According to the AP:

Google Inc. is rebuffing the Bush administration’s demand for a peek at what millions of people have been looking up on the Internet’s leading search engine — a request that underscores the potential for online databases to become tools for government surveillance.

Mountain View-based Google has refused to comply with a White House subpoena first issued last summer, prompting U.S. Attorney General Alberto Gonzales this week to ask a federal judge in San Jose for an order to hand over the requested records.

The government wants a list all requests entered into Google’s search engine during an unspecified single week — a breakdown that could conceivably span tens of millions of queries. In addition, it seeks 1 million randomly selected Web addresses from various Google databases.

The government is seeking in its motion to have the court direct Google to comply with a subpoena for “the text of each search string entered onto Google’s search engine over a one-week period (absent any information identifying the person who entered such query).” Originally, the government had asked for “[a]ll queries that have been entered on your company’s serch engine between June 1, 2005, and July 31, 2005, inclusive.” According to the government’s motion, the government narrowed its request to the text of search strings after extensive negotiations with Google.

The government’s request strikes me as tremendously inappropriate and proof that we need more protections against government access to personal data. I have written extensively on this issue and will address it in other posts.
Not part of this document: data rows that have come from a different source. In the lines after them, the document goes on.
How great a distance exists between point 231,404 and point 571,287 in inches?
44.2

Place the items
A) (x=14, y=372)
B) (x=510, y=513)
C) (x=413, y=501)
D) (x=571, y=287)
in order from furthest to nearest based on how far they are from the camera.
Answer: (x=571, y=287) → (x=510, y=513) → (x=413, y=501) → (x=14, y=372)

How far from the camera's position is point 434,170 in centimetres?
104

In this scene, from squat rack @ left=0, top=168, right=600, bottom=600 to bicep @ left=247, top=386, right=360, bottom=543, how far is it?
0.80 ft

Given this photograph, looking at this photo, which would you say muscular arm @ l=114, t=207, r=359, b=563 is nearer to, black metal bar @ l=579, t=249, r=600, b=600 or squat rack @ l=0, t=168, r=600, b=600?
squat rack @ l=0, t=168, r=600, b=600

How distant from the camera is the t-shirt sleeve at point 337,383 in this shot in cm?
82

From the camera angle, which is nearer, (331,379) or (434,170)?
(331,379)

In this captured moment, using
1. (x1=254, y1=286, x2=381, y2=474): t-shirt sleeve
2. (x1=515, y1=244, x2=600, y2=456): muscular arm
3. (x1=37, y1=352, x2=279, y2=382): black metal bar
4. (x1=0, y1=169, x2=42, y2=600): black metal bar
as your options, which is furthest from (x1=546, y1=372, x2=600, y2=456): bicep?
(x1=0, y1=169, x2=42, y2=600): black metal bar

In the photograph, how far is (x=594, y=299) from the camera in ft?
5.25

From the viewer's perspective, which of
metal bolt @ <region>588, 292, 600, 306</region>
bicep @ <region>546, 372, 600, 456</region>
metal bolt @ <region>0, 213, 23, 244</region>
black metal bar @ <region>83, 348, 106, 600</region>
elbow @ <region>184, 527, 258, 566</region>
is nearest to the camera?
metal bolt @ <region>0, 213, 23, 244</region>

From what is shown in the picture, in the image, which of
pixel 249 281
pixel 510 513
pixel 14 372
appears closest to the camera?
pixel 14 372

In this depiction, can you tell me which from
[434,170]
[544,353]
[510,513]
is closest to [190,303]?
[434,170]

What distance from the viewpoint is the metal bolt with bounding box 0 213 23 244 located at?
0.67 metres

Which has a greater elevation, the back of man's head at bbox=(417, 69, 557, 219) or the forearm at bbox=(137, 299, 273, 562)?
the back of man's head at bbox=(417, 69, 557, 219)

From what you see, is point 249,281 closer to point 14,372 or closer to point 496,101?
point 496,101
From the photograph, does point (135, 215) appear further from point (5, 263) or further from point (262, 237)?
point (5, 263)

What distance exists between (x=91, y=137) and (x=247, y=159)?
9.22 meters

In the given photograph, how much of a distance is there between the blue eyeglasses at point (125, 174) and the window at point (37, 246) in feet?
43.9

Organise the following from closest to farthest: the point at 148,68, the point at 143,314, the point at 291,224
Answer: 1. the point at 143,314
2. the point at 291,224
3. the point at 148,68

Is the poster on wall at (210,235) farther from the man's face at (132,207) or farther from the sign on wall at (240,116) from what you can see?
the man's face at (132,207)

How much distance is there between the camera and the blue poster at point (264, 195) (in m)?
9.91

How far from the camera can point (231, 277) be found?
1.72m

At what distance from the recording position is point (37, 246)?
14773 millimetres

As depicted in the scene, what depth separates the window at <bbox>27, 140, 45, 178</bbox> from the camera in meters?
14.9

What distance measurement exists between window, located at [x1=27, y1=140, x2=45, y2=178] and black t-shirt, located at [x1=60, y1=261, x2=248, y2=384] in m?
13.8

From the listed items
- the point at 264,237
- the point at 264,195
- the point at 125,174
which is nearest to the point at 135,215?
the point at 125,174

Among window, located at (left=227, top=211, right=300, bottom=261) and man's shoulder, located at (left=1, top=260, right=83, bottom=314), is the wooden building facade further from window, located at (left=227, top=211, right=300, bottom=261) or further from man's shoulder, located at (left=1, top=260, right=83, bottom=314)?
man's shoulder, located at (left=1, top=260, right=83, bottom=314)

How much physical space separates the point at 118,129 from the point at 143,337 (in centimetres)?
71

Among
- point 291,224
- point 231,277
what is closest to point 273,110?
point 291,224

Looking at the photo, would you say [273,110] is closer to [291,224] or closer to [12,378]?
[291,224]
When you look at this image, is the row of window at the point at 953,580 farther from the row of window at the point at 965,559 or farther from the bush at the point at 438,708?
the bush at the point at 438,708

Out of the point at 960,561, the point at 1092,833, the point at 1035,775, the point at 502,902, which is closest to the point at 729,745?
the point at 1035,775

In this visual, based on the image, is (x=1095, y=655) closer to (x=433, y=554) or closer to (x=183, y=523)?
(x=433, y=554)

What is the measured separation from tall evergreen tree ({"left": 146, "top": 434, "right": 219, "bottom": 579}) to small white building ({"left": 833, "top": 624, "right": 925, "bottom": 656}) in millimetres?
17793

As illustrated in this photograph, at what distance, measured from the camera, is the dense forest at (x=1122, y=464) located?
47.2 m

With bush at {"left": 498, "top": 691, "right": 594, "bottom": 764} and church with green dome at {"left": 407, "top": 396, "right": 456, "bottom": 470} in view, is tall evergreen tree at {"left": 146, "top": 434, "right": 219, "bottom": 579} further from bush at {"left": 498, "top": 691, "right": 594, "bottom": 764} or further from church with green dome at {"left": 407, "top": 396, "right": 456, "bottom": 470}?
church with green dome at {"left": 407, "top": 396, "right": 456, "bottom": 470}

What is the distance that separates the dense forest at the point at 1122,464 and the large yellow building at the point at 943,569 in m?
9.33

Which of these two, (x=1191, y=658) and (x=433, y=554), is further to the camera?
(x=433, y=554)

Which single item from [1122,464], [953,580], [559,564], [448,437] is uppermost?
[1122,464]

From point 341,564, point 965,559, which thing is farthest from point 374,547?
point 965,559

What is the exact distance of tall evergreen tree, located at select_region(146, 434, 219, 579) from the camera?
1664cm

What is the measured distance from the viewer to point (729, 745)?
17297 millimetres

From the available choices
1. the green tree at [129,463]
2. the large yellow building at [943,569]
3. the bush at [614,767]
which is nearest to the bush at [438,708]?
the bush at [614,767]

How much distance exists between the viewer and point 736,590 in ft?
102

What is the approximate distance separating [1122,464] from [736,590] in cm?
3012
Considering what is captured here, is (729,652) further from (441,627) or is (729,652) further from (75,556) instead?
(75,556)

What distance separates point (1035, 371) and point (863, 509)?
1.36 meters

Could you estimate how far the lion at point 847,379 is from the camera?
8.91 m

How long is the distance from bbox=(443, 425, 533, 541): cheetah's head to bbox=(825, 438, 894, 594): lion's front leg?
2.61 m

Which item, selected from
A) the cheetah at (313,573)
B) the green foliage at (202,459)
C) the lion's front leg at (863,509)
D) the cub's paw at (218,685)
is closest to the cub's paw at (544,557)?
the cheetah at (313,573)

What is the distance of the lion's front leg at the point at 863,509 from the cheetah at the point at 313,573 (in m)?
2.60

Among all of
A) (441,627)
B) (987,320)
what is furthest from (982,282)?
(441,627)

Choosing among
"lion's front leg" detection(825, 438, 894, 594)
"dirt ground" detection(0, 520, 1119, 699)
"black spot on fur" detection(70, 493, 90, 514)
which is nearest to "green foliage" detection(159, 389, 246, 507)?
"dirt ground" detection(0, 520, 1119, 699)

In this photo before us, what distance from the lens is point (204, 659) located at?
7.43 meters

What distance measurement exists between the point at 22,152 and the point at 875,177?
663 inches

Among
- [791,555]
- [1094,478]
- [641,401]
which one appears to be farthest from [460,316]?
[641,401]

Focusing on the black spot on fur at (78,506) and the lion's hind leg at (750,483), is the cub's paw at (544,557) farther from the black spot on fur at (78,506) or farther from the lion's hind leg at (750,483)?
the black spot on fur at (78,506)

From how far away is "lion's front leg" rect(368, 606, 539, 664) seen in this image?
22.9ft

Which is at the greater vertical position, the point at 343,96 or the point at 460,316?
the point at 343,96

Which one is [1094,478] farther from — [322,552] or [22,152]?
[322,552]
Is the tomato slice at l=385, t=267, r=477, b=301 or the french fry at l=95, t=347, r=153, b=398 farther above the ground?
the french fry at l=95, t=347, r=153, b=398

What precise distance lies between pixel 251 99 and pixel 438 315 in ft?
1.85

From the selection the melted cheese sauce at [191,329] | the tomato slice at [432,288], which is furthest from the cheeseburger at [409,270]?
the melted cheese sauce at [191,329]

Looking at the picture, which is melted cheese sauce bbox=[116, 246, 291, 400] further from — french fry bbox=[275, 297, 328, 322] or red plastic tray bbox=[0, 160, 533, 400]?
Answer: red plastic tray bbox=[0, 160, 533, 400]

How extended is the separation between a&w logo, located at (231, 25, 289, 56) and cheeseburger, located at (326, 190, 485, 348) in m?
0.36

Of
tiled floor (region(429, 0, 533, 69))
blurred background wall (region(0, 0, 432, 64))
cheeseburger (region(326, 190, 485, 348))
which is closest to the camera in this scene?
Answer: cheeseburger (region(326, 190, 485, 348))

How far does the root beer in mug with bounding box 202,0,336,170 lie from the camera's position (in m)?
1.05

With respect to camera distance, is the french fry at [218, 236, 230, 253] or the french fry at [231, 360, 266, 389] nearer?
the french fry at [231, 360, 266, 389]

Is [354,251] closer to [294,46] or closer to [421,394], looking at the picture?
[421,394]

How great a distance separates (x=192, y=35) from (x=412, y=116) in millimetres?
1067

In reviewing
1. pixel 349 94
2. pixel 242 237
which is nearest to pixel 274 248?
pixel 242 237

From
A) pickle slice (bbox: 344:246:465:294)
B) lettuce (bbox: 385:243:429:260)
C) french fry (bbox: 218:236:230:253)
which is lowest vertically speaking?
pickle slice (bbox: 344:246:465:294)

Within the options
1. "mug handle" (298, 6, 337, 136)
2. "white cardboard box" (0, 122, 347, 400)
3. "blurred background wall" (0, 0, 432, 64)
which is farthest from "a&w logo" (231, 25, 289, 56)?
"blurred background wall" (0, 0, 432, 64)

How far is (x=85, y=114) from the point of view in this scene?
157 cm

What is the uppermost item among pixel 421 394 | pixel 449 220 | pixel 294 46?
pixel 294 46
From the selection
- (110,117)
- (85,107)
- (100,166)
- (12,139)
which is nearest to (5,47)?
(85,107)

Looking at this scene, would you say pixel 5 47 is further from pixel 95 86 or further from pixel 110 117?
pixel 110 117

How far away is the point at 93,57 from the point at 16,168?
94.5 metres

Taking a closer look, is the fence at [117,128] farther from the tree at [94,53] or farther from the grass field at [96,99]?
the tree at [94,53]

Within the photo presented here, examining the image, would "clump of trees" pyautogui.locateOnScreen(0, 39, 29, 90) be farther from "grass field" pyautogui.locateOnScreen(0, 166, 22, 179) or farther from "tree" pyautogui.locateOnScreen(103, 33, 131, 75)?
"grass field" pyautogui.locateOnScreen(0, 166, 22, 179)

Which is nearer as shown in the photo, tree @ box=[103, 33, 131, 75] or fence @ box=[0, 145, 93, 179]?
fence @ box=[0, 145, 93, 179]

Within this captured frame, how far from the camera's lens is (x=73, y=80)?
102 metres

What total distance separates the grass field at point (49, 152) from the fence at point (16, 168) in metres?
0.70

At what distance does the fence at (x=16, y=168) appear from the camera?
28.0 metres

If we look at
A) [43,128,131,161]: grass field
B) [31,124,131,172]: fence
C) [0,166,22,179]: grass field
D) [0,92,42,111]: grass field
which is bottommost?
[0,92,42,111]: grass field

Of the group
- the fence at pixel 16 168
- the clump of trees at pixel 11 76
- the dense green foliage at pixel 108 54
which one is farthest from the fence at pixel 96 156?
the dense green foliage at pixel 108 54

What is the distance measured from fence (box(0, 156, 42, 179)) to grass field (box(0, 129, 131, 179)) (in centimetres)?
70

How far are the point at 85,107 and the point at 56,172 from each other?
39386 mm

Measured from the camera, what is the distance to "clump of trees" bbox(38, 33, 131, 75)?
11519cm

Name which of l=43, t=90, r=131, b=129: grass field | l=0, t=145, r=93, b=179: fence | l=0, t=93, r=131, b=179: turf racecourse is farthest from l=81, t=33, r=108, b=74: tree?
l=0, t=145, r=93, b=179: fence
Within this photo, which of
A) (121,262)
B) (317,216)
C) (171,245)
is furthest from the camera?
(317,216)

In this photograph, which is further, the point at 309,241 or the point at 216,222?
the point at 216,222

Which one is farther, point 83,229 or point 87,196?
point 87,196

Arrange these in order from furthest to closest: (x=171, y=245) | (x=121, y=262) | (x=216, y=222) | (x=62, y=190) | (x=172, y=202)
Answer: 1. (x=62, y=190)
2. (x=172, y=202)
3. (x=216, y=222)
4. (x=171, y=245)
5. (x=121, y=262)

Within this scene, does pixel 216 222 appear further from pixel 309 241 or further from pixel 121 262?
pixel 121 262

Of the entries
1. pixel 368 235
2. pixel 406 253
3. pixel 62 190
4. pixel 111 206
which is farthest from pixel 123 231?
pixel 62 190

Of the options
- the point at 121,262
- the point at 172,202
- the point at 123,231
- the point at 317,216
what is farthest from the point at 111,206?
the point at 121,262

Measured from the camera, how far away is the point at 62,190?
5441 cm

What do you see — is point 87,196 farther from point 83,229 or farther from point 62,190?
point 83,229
I was struck by the resemblance of this case to another case back in 2004 where the Bush Administration attempted to subpoena records in its attempt to defend the constitutionality of a law. That case is Northwestern Memorial Hospital v. Ashcroft, 362 F.3d 963 (7th Cir. 2004). In Northwestern Memorial Hospital, the government subpoenead 45 records on partial birth abortions in order to gather information to defend the constitutionality of the Partial-Birth Abortion Ban Act of 2003.


The hospital opposed the subpoena. Under Federal Rule of Civil Procedure 45(c)(3)(A)(iv), if the burden of compliance with a subpoena exceeds the benefit of production of the material sought, then the subpoena is quashed. Writing for the Seventh Circuit Court of Appeals, Judge Richard Posner concluded that the government’s subpoena for the partial birth abortion records should be nullified (“quashed” in legal lingo).

Posner’s reason for nullifying the subpoena turned on the privacy implications of the subpoena to the people whose records were involved. In analyzing the burdens of complying with the subpoena, Posner noted, courts must not only focus on the hardship to the companies or organizations producing the records (how expensive or tedious it will be for them to produce them), but also the effects that the production of the records will have on the people to whom the records pertain:

What is true is that the administrative hardship of compliance would be modest. But it is not the only or the main hardship. The natural sensitivity that people feel about the disclosure of their medical records–the sensitivity that lies behind HIPAA–is amplified when the records are of a procedure that Congress has now declared to be a crime.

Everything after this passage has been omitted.